Their new Brooklyn space is much larger, with a full, all-electric kitchen (a hack, they said, to quell their fears of the usual gas hook-up waiting game), and feels like a more mature 2.0 version of the business. It’s airy, with a skylight and courtyard out back, and, of course, thematically sleek and minimalist, but it does a good job of evoking spots like Villette, a canteen and bar in Copenhagen where people can linger and have reason to come back throughout the week. Increasingly, New York has caught onto the all-day cafe trend in the past five years. “A lot of the bakeries in Denmark do dinner as well and operate as these hybrid places,” says Perez. “It’s very European to be out all day bouncing from place to place,” adds Bangsgaard.

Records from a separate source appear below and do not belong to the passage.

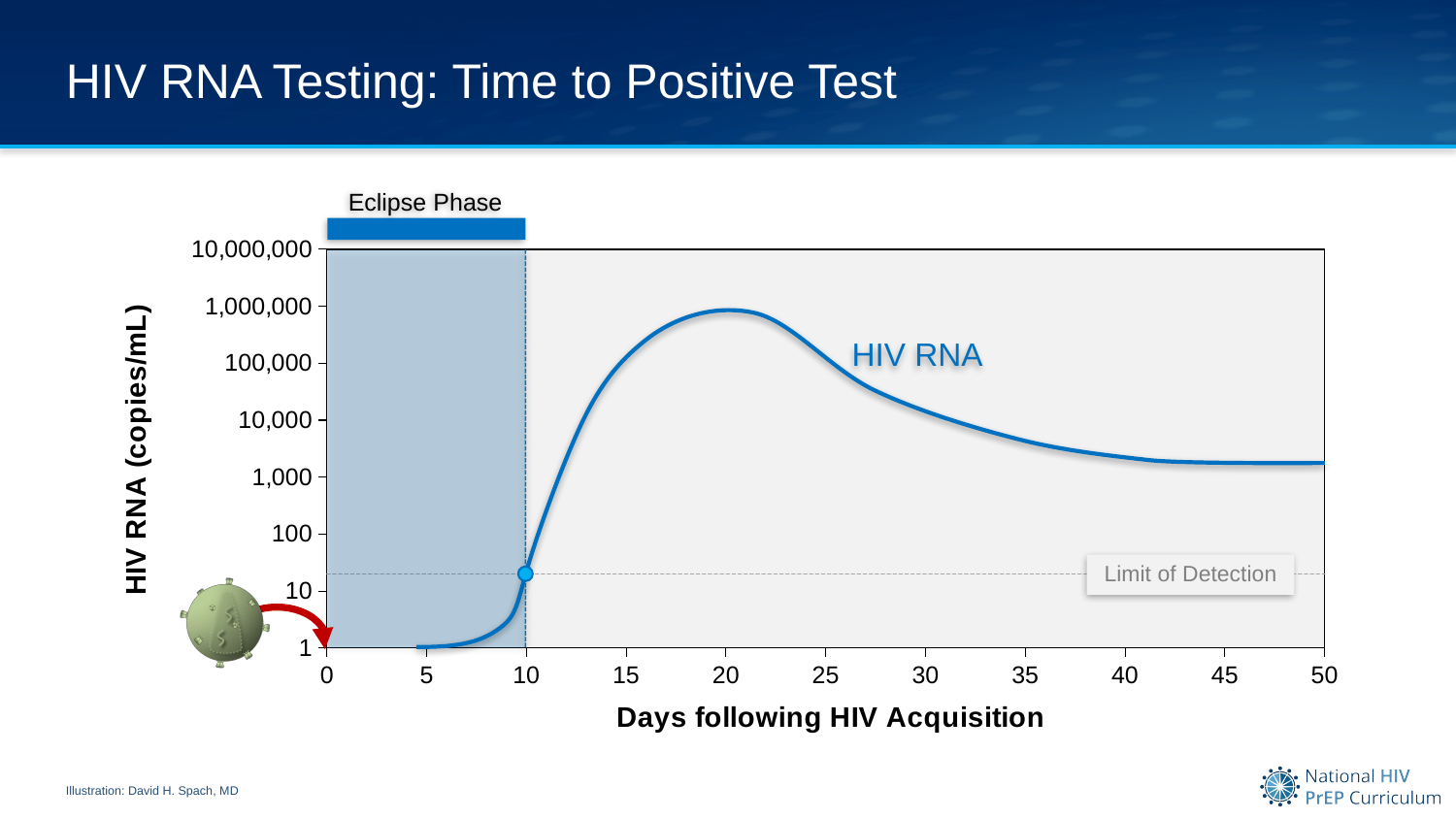
Does the HIV RNA curve rise or fall between day 25 and day 40? fall Is the HIV RNA value higher at day 20 or at day 40? day 20 On which day does the HIV RNA curve cross the Limit of Detection line? 10 What kind of chart is shown on the slide? line chart On which day does the shaded Eclipse Phase end? 10 What is the label of the x axis? Days following HIV Acquisition Does the HIV RNA curve rise or fall between day 10 and day 20? rise Is the HIV RNA value at day 45 greater or less than 10,000 copies/mL? less What is the title of the slide's chart? HIV RNA Testing: Time to Positive Test Is the HIV RNA value at day 5 greater or less than 10 copies/mL? less What is the highest value shown on the y axis? 10,000,000 Is the HIV RNA value at day 20 greater or less than 100,000 copies/mL? greater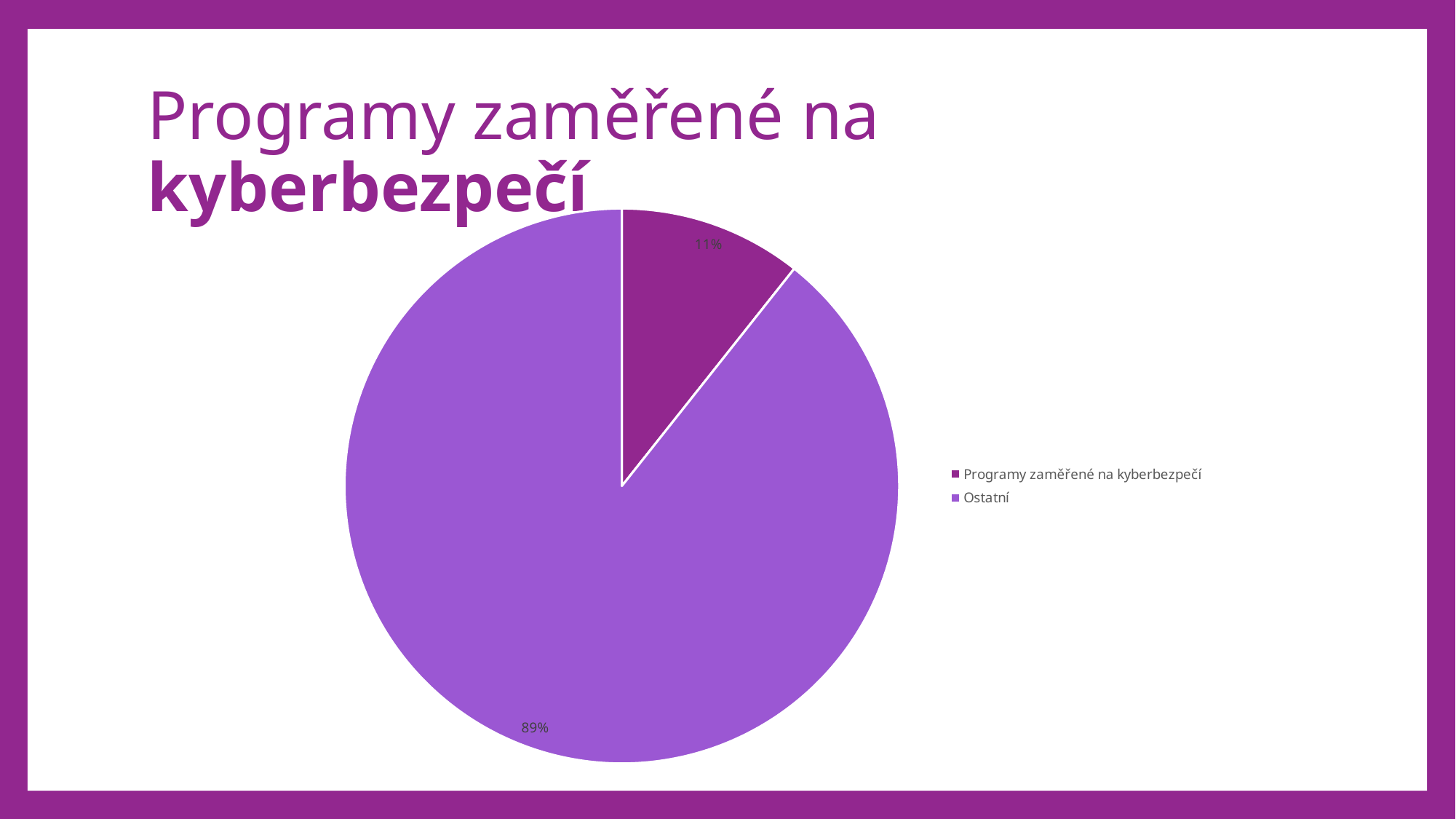
What kind of chart is shown on the slide? pie chart What is the title of the slide containing the pie chart? Programy zaměřené na kyberbezpečí What share of the pie does "Ostatní" take? 89% Which legend entry is shown in the darker purple colour? Programy zaměřené na kyberbezpečí Which slice of the pie is the largest? Ostatní Which is larger: the "Ostatní" slice or the "Programy zaměřené na kyberbezpečí" slice? Ostatní Which slice of the pie is the smallest? Programy zaměřené na kyberbezpečí What is the difference in percentage points between the "Ostatní" slice and the "Programy zaměřené na kyberbezpečí" slice? 78 How many slices does the pie chart have? 2 How many entries does the legend list? 2 What share of the pie does "Programy zaměřené na kyberbezpečí" take? 11%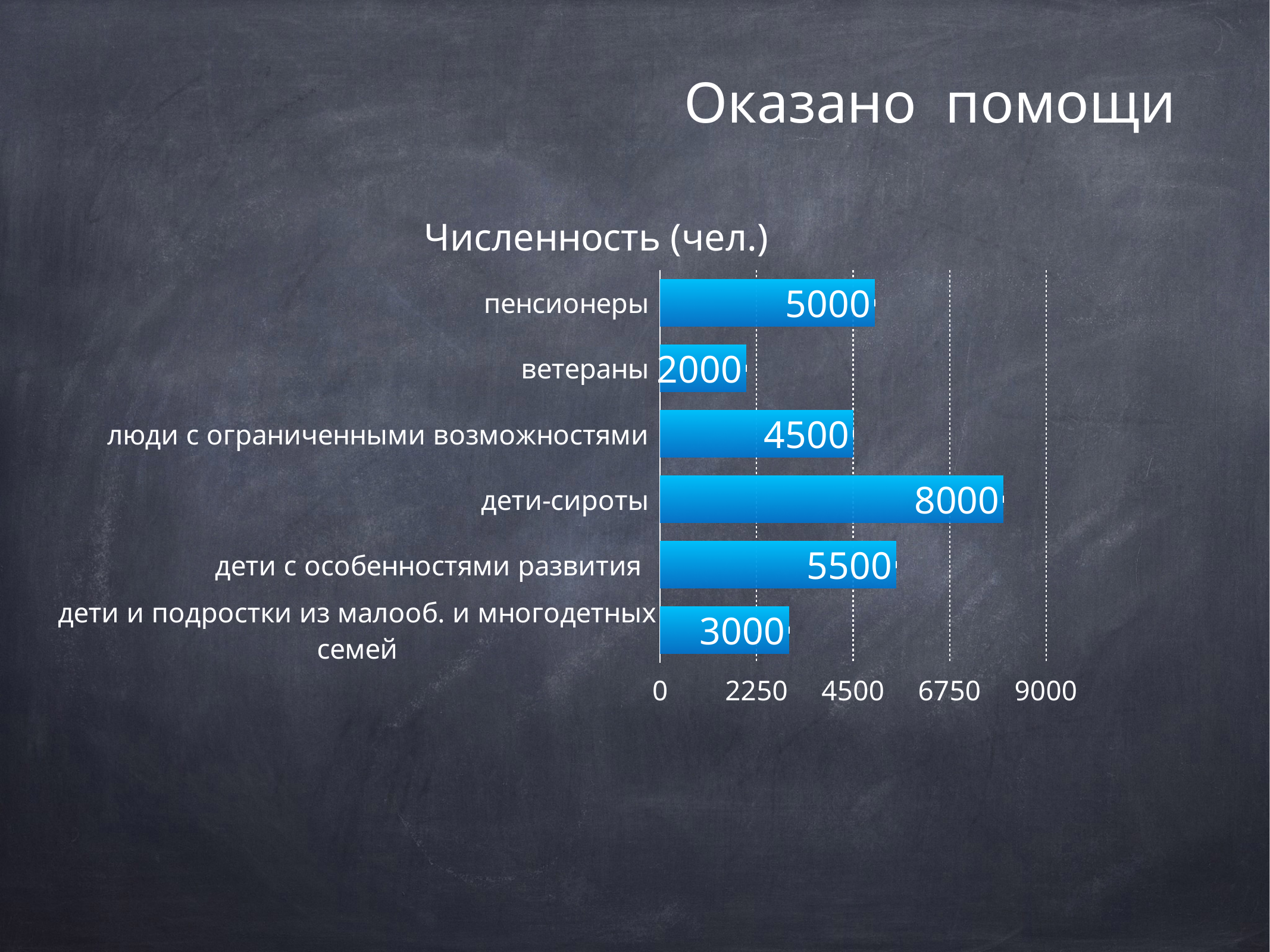
What is the value for дети-сироты? 8000 Is the value for дети и подростки из малооб. и многодетных семей greater or less than 4500? less What is the value for дети с особенностями развития? 5500 How many categories are shown in the chart? 6 Which is larger, the value for люди с ограниченными возможностями or the value for дети с особенностями развития? дети с особенностями развития What is the value for пенсионеры? 5000 What kind of chart is shown on the slide? bar chart What is the title of the chart? Численность (чел.) What is the value for ветераны? 2000 Which category has the highest value? дети-сироты What is the difference between the values for дети-сироты and пенсионеры? 3000 Which category has the lowest value? ветераны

Bring on the rice pudding.
Paul Quitoriano/Smør

By day in Clinton Hill, there will be a to-go bakery counter, with cardamom buns, bread loaves, and other pastries from their head baker Rowan Gill, a Bien Cuit alum. It will also offer a full-service daytime menu with egg sandwiches, pickled herring smørrebrød, Danish pancakes with lemon zest, and a snowpea carrot salad with rye crunch. By night, it’s a full-on restaurant (reservations can be made) and wine bar, serving fluke crudo, a Norwegian shrimp salad with roe and lemon on sourdough, sesame-crusted schnitzel, and sausage with apple chutney. Rice pudding is for dessert.

On both breakfast and dinner menus, there are Danish-style hot dogs — a nod to the hot dog stands in Copenhagen — with curry ketchup or remoulade. Overall, it’s a few things from their Manhattan operations, but much of it is exclusive to Clinton Hill — and a lot more is possible with their fully built-out kitchen.

In addition to wine and beer, there will be non-alcoholic options, including Danish sodas with flavors like elderflower or lingonberry.

The menu reflects their upbringing. “Besides the fact that were both born in Copenhagen and named Sebastian, I’m half Portuguese, and he’s also Spanish and Brazilian,” says Bangsgaard of his partner. “We talk about this all the time, what does being Danish mean in terms of how we were brought up with food — we want Smør to reflect all parts of that, maybe a bit atypical, but also nowadays you’d call it modern, the mix of what today’s Danish culture even is.”

Styled like the lunch spots that turned into wine bars in Copenhagen, the design is sleek but minimal. There’s a backyard as well.